If, like me, you were raised as a christian (my mother feared me pursuing a career in science because then I "wouldn't believe in god" ) at what point or accumulation of points did you shift to your current non-belief? Triggers? Insights?
I've always been introspective and analytical. Because I grew up in mostly evangelical church environments, I used that aspect of myself to dig deep into the Bible and put a lot of energy into praying and worship. When I do things, I tend to go all out.
At a certain point, though, I found that "hope" and "faith" were not enough for me. Being analytical means that I have to progress and grow, and that's where things started to shift. I began to look at questioning and educating myself as a positive thing and not an insult to the "God" I was trying so hard not to offend for reasons I didn't fully understand.

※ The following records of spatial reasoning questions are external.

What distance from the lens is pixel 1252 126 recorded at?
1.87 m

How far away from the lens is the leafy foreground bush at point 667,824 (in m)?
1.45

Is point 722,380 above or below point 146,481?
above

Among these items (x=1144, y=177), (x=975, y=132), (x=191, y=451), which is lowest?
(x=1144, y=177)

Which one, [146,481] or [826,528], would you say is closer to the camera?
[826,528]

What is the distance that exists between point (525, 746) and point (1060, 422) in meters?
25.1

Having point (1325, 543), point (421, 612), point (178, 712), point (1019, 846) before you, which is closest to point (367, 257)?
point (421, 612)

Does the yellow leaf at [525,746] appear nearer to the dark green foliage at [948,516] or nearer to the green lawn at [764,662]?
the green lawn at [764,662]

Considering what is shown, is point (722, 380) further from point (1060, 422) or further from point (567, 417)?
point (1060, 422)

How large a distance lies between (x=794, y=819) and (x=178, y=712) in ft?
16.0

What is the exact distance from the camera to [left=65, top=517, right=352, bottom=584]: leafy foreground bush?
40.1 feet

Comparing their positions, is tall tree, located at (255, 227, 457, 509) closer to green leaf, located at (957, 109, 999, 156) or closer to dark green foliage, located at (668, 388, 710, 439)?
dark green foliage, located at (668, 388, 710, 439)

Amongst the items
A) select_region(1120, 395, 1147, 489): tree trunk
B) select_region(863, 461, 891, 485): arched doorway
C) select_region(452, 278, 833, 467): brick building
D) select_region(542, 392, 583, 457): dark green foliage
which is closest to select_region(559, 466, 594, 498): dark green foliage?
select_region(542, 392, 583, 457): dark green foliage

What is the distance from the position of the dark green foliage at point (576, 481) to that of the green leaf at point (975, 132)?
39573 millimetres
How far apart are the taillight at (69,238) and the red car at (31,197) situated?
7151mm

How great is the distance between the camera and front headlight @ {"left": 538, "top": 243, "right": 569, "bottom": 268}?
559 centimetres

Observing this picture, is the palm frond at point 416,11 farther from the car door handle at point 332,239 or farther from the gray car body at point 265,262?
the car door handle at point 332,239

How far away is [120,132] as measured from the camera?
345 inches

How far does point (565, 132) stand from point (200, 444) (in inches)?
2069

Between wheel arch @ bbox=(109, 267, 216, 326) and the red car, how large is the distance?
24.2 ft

I look at it this way: my analytical nature and my enjoyment of math were good reasons to believe I would have pursued an education in science, engineering, and math -- regardless of what I happened to believe at the time.
You can employ a lot of cognitive dissonance to get past logical fallacies and inconsistencies in Bible stories. Just have that conversation with anybody who still takes them literally. However, social interactions, judgments, and the overall sense that you don't belong was the motivating factor to actually start using critical thinking on myself rather than everybody else =)
Once I dealt with myself, only later did it become frustrating when trying to convey critical thinking to others. They then claim you are being judgmental of them again. C'est la vie!
My triggers started in my adolescence, and after having read the bible from cover to cover 3 times. The triggers were noting inconsistencies, obvious fables, and lunatic ravings (in Revelations) in the bible, itself; and becoming angry at how religion made me feel about myself as a normal teenager. By the age of 19, I was finished with religion.
The moment I realized that a "yes" answer to the question "What if god was imaginary" easily explained the world around me and why humans interact with each other soooo much better than a "no" answer.
Since that point seven years ago, my mind as been mostly at ease. I have zero cognitive dissonance. And, an unexpected bonus, an adult lifetime of medically treated anxiety was extinguished.
Was raised christian, but at 6 or 7, quit believing in god, santa, and tooth fairy. Asked questions about them, and didn't get answers that answered.